I'm quite happy with the Chrome PDF viewer though.


For me it put anything in my download folder. It opens in the browser in a reasonable, non-resource-abusive fashion. I'm on Safari 6/Mountain Lion, so I'm not sure what version this happened.


OK, that's new in Mountain Lion apparently (Lion was the OS X that chased me away). I assumed it was the same as in previous versions since you mentioned Preview.app, but it appears that Preview.app isn't involved anymore when you open links in Safari; it just uses a built-in PDF viewer the same way Chrome does.


A few months after this was first shown on HN Chrome started shipping with a built-in pdf reader that looks exactly the same on both MacOS and Linux.

I always assumed it was pdf.js


No, Chrome has its own binary plugin. IIRC it is closed source and not available in Chromium.

Pdf.js is developed by Mozilla and now shipped with Firefox and it works quite well so far.


That's correct. I use Chromium on Arch Linux and it doesn't come with the proprietary pdf reader by default.


You said "by default" which is correct but just for the sake of completeness, the built in Chrome PDF reader can easily be added to Chromium on Arch using this package from the AUR: https://aur.archlinux.org/packages.php?ID=44148

I've been using it for almost a year now without issue.


Me too! In fact, that's why I said "by default" :)

Similarly, Pepper Flash Player can also be integrated from AUR.


There is also a Google Chrome/Chromium extension also provided by the pdf.js team. (It's not in the webstore, though.)

I've used it since about half a year and I like it a lot. (Not having to download PDFs all the time and having PDFs in tabs alongside the sites I read.)

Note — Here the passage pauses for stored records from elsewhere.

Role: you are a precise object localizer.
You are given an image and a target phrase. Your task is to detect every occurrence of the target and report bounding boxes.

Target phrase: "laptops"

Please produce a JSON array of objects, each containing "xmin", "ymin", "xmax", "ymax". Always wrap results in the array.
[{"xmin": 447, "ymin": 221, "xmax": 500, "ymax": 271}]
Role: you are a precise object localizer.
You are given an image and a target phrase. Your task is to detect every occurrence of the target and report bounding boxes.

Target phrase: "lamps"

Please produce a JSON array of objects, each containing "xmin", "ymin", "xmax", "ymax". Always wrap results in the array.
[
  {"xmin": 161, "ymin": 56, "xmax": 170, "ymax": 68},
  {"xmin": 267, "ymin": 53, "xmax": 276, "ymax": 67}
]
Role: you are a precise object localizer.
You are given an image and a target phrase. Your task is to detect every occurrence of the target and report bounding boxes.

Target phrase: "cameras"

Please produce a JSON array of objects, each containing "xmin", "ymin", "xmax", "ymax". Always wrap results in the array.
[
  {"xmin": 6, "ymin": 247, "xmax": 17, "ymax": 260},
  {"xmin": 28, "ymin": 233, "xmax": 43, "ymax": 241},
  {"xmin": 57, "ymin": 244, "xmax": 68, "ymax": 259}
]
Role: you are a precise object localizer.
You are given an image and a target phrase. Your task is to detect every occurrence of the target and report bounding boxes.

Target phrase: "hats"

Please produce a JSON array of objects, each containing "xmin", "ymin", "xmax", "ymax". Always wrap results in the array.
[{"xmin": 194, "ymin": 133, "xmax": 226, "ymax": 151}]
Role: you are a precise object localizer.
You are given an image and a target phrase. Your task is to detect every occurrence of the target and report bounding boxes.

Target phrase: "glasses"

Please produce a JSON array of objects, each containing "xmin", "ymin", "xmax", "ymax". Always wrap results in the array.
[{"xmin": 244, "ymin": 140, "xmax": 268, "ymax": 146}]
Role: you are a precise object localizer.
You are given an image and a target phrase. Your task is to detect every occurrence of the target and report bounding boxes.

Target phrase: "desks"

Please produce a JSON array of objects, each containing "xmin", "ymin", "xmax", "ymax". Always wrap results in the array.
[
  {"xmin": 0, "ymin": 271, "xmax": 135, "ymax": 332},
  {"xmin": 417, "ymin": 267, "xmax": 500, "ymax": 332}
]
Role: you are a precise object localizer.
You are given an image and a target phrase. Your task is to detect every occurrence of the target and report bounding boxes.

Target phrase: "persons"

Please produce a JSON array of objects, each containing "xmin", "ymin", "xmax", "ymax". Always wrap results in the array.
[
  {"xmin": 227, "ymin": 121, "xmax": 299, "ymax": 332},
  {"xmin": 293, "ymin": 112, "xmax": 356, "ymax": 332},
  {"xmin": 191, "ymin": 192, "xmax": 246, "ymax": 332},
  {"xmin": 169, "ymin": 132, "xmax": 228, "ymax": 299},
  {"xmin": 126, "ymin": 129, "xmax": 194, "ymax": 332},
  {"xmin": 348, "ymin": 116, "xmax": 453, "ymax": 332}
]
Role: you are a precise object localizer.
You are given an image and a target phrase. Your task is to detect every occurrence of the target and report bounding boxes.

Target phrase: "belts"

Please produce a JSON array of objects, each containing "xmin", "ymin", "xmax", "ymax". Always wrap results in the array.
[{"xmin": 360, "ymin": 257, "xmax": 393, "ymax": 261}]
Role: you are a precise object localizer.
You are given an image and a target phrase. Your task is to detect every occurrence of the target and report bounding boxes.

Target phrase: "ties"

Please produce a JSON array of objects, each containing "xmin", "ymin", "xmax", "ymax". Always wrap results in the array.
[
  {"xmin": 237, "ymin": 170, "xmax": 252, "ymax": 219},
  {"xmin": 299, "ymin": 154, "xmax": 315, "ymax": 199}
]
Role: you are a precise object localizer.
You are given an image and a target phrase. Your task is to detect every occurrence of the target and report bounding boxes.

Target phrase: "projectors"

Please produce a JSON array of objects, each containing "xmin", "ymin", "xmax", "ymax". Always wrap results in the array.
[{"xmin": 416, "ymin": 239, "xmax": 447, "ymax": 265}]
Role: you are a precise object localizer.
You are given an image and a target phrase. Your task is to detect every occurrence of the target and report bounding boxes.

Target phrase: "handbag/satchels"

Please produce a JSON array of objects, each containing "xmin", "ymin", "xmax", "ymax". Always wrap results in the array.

I agree. Separate windows for PDFs is terrible.

You can also separately download the proprietary PDF reader of Chrome and use it with Chromium. If you are using Arch Linux, it is available in the repositories.

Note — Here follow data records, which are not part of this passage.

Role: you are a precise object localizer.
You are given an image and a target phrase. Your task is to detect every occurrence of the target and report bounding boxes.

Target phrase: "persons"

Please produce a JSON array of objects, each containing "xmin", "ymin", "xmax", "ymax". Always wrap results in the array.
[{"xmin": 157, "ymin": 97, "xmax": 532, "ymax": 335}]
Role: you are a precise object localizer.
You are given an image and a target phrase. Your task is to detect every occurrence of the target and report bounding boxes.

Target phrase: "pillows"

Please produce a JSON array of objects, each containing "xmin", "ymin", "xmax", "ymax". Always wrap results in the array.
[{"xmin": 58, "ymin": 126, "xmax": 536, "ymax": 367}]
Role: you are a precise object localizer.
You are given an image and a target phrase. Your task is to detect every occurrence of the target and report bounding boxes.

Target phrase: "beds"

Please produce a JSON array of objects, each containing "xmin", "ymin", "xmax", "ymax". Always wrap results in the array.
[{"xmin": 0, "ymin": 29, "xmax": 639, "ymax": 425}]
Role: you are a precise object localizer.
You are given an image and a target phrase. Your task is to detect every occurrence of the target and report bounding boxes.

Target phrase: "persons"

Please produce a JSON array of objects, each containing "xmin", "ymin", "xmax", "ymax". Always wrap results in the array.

I believe all the other replies to your comment to be incorrect.

Both Chrome and Android use the skia (http://code.google.com/p/skia/ ) library as far as i am aware (see http://code.google.com/searchframe#OAMlx_jo-ck/src/third_par... )


This is not a PDF reader but a graphics library.



That code is for drawing to a pdf.


I believe Chrome's pdf plugin is based on Foxit


I found Preview.app always annoying. E.g., the maximize windows button not maximizing the window. Sure it is better than Adobe Reader. But there are quite a few very nice alternative PDF viewers better than it. And pdf.js is great as a browser plugin because opening PDFs won't disturb your browsing any more.


I agree about Preview - but mainly I just hate having to download PDFs to read them. Most of the time I don't need them long-term.


I wouldn't say it's exceedingly well done... yet. It is so slow it is unusable on my OC'd core i5, and can't search pages you haven't looked at yet. The last one is a deal breaker for me. Really the only reason I use chrome for my day to day browser is for the PDF plugin. Once this project matures I'm out.


How well does printing work when PDF.js handles the rendering?